As a direct comparison, Cooling the 2,300 processors that the container is designed to hold would require approximately 6,000 gallons of water per year – compared to the almost two million gallons it would take to cool those same processors in the current NAS facility.
This is largely because the NAS facility ‘wastes’ water as it is used to cool the HPC system which subsequently evaporates. The current NAS facility uses approximately 50,000 gallons of water each day which evaporates into the air through a cooling tower located next to the main NAS facility.
Electra obtains the impressive PUE figure through a combination of outdoor air and evaporative (adiabatic) cooling to get rid of the heat generated by the system. The initial system will contain four racks of SGI servers dedicated to scientific computation, although an expansion has already been announced for later this year.
‘I can’t stress enough the advantages over traditional computing centres on energy efficiency,’ said Thigpen. ‘It’s not just the electricity. Our current system is between a PUE of 1.26 and 1.3 – in that range.
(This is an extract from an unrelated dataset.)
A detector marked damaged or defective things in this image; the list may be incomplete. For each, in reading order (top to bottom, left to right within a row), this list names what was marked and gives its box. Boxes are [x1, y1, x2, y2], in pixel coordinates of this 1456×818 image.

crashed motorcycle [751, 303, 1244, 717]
Looking at going to 1.03 is really great from an electricity standpoint, but from a water point of view we are saving 99 per cent of the water.’
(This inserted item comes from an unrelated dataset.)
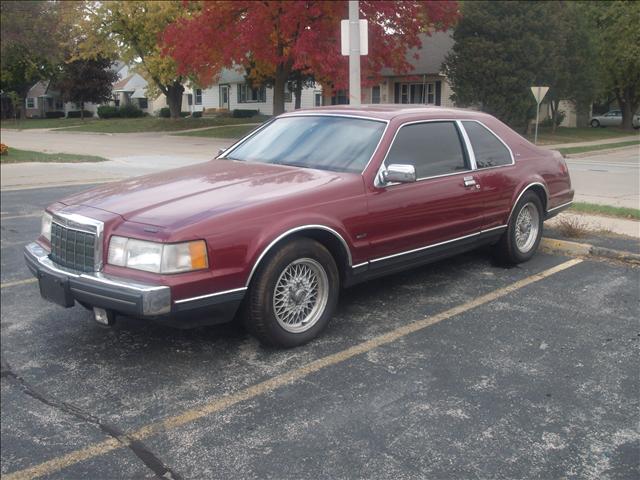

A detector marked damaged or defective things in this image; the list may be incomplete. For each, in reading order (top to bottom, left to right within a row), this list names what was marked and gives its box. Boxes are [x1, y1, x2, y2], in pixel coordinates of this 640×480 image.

parking lot crack [2, 354, 182, 480]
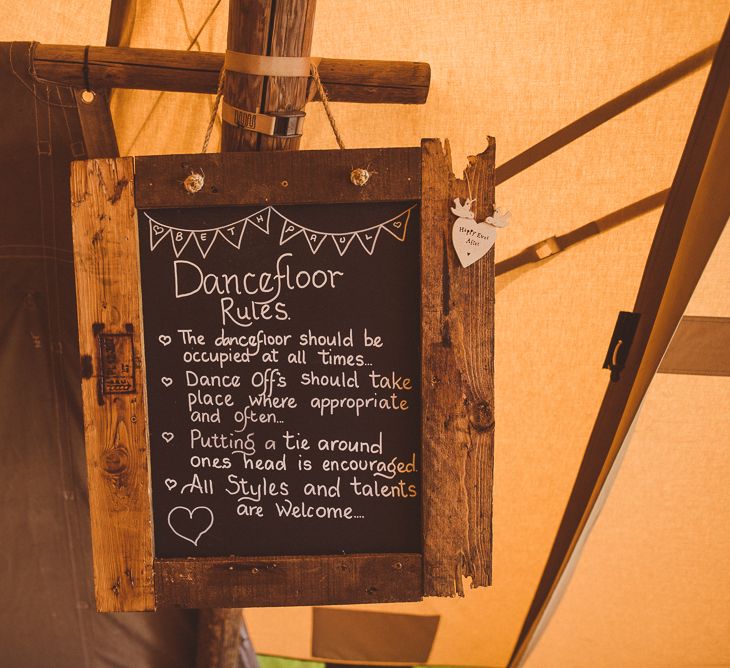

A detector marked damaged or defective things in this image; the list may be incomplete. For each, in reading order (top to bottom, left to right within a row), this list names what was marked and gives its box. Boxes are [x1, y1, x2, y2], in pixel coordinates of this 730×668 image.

splintered wood edge [70, 157, 154, 612]
splintered wood edge [418, 138, 492, 596]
This saving allows the facility to spend more money on computing resources, increasing the amount of science and engineering generated by the facility.
However, Thigpen stressed that although the potential increase in total performance is welcome, it is important to focus on energy efficiency, purely to reduce the amount of energy we waste powering today’s supercomputers: ‘We [NAS] do not only look at engineering models that are simulating the next launch vehicles, how the universe was formed, or what happens when black holes collide – we also look at the impact of man on the environment.’
He explained that for this project the NAS facility paid for their own utilities in addition to all of the other associated costs that come with setting up a new supercomputer – and that it’s this holistic approach to resource management that separates NAS from other centres.
‘We are responsible for paying for everything – there are a lot of computing centres that do not ever get a power bill or a water bill but someone in that organisation is paying for that. To be able to save that money goes directly into being able to do more science and engineering.’
The challenge of reducing energy-efficiency and increasing performance is a constant struggle for any HPC centre. The message here is that efficiency savings can be made when planning a new data centre or supercomputer. To make the biggest savings requires that data centres are designed from the outset with energy efficiency in mind.
‘I would say that anybody that is running a supercomputer whether they are in a federal agency in some country or whether they are in a private company – they do not want to waste money, they want results. This is a way of getting more bang for your high-end computing buck, concludes Thigpen.’